----- Input records -----

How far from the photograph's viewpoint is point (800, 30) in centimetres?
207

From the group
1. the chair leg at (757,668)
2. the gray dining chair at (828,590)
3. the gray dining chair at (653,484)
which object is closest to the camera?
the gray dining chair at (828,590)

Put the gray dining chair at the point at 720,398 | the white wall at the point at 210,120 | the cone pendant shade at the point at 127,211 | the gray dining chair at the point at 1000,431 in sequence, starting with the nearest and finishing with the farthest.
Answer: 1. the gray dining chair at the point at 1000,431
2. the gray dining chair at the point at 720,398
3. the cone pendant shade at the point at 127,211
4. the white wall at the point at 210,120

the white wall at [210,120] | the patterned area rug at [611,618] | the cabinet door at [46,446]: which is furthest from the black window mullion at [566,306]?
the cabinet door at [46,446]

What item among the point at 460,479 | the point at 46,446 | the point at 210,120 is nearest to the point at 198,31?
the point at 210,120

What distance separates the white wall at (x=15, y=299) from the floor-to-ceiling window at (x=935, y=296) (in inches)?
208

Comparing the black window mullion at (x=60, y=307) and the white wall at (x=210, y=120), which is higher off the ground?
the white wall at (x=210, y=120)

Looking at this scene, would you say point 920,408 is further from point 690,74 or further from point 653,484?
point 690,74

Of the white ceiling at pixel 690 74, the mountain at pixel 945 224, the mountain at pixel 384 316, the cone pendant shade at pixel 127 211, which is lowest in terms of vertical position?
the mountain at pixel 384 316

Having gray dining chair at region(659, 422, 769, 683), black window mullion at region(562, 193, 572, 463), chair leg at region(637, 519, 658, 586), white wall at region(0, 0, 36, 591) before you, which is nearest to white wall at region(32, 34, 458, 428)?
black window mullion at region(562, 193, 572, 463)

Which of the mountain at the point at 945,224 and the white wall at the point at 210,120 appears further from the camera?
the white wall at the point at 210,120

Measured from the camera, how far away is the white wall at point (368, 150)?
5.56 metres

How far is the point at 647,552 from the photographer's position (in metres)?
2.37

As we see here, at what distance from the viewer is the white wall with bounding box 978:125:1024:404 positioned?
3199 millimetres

-----

### Stated task
Locate the line that contains "Looking at this". Repeat it and every line after it, up to and including the final line, exactly.

### Task response
Looking at this scene, would you say point 920,408 is further from point 690,74 or further from point 653,484?
point 690,74

Of the white ceiling at pixel 690 74, the mountain at pixel 945 224, the mountain at pixel 384 316, the cone pendant shade at pixel 127 211, which is lowest in terms of vertical position?
the mountain at pixel 384 316

Having gray dining chair at region(659, 422, 769, 683), black window mullion at region(562, 193, 572, 463), chair leg at region(637, 519, 658, 586), white wall at region(0, 0, 36, 591) before you, which is nearest to white wall at region(32, 34, 458, 428)?
black window mullion at region(562, 193, 572, 463)

Which of the mountain at the point at 945,224 and the white wall at the point at 210,120 appears further from the camera?
the white wall at the point at 210,120

Measured from the camera, how far away is the white wall at point (368, 150)?
5.56 metres

How far is the point at 647,552 from the photographer's position (in metres)?
2.37

As we see here, at what distance from the viewer is the white wall with bounding box 978:125:1024:404 positioned?
3199 millimetres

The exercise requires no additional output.